TASK INSTRUCTIONS: Filter the rows below, keeping every line that contains the word "outstretched".

(Image-linked spatial questions)
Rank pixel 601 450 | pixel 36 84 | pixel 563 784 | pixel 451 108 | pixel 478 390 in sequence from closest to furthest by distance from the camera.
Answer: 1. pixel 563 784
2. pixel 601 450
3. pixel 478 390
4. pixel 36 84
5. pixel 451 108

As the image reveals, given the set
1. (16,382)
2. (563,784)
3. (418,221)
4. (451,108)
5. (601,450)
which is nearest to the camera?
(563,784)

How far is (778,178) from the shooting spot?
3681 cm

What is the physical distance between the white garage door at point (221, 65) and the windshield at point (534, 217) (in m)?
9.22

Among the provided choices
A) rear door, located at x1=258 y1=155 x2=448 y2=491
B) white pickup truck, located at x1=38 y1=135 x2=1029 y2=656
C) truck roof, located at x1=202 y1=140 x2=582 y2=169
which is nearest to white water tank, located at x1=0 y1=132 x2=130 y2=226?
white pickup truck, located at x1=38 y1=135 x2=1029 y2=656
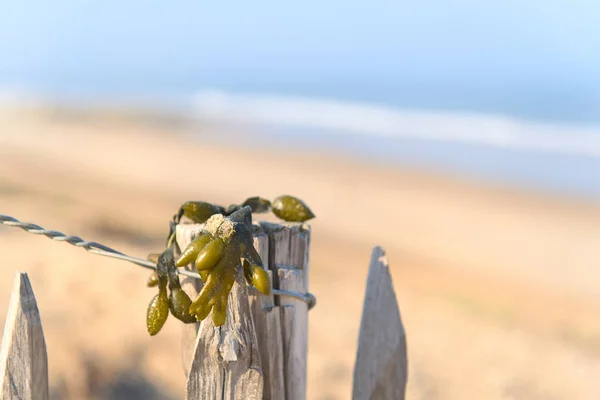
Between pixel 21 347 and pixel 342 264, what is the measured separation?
4971 millimetres

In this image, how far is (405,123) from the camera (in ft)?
62.3

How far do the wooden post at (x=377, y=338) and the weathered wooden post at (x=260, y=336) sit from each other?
30cm

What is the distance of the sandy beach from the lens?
11.1 ft

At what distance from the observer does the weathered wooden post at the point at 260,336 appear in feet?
A: 4.15

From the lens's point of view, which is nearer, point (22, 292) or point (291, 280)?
point (22, 292)

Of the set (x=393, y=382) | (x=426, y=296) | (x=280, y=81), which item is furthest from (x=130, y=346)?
(x=280, y=81)

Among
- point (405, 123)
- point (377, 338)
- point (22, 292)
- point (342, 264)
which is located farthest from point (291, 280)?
point (405, 123)

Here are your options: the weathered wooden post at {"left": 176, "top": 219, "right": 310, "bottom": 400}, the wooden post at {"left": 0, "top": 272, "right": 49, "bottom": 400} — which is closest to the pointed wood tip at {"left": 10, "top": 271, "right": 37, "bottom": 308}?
the wooden post at {"left": 0, "top": 272, "right": 49, "bottom": 400}

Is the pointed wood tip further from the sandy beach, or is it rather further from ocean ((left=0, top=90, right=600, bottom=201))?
Result: ocean ((left=0, top=90, right=600, bottom=201))

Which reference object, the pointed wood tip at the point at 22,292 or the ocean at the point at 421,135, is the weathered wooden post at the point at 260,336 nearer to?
the pointed wood tip at the point at 22,292

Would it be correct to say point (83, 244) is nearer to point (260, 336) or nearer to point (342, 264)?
point (260, 336)

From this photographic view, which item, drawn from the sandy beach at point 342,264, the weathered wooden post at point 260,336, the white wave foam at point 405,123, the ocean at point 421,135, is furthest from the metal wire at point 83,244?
the white wave foam at point 405,123

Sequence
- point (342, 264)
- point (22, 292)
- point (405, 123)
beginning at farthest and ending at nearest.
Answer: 1. point (405, 123)
2. point (342, 264)
3. point (22, 292)

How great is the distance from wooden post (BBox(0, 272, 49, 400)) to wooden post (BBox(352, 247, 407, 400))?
0.88 metres
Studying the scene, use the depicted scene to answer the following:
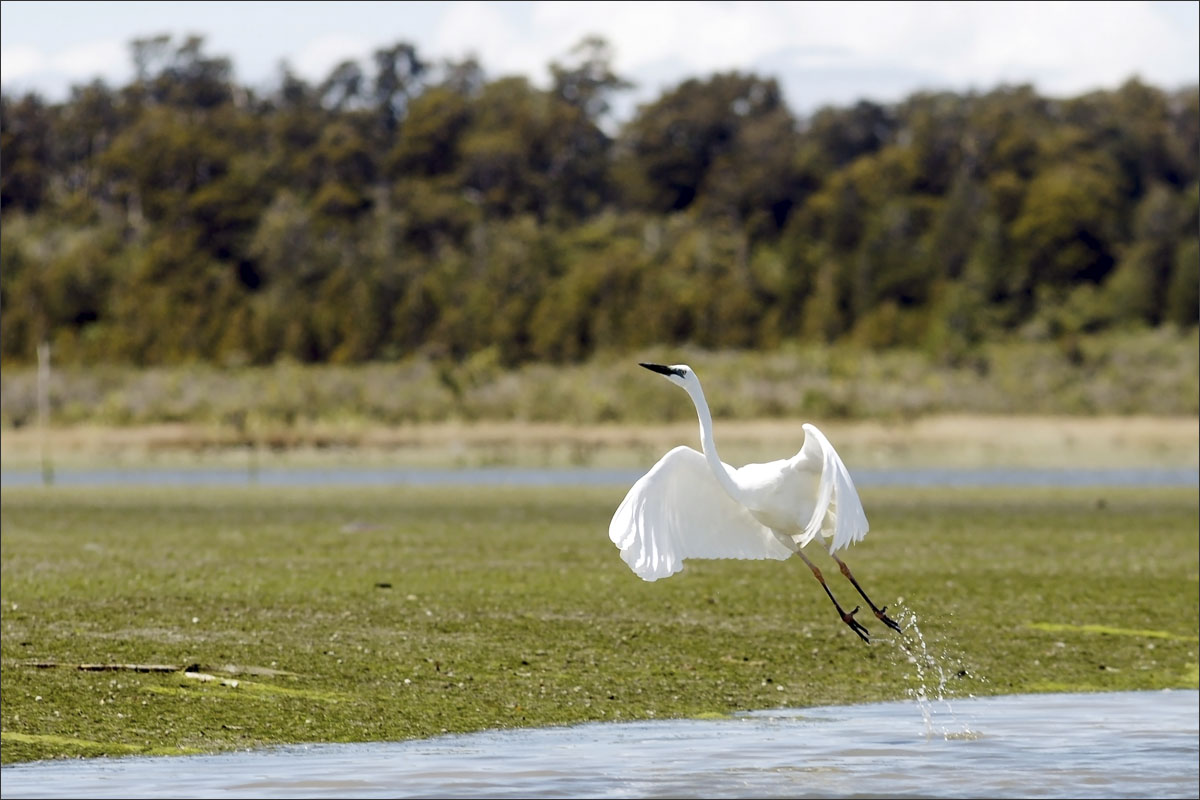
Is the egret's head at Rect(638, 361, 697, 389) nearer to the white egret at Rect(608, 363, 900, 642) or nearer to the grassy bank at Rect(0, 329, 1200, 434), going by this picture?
the white egret at Rect(608, 363, 900, 642)

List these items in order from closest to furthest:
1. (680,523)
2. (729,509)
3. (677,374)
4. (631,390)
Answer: (677,374), (680,523), (729,509), (631,390)

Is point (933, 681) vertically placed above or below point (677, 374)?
below

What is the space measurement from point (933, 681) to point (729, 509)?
4.17 meters

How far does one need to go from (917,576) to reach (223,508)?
17.2m

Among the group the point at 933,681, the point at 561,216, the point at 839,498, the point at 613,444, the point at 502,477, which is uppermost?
the point at 561,216

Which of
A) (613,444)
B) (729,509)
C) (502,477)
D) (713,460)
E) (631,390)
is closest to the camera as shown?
(713,460)

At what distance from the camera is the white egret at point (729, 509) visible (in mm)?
14078

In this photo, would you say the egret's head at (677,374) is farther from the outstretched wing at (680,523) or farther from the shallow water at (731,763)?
the shallow water at (731,763)

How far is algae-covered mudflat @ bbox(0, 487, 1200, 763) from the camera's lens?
1661 centimetres

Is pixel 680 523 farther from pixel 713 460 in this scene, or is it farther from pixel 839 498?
pixel 839 498

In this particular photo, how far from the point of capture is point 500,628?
20766mm

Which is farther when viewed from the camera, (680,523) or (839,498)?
(680,523)

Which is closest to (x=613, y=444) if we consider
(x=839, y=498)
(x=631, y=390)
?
(x=631, y=390)

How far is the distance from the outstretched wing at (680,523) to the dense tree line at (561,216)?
69.9m
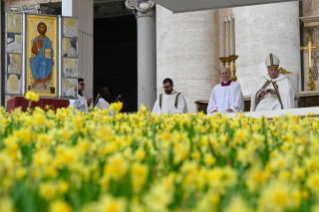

COMPLETE ANSWER:
In this photo, would you say the egret's head at (677,374) is farther from the outstretched wing at (680,523) or farther from the shallow water at (731,763)?
How far is the distance from the outstretched wing at (680,523) to the dense tree line at (561,216)?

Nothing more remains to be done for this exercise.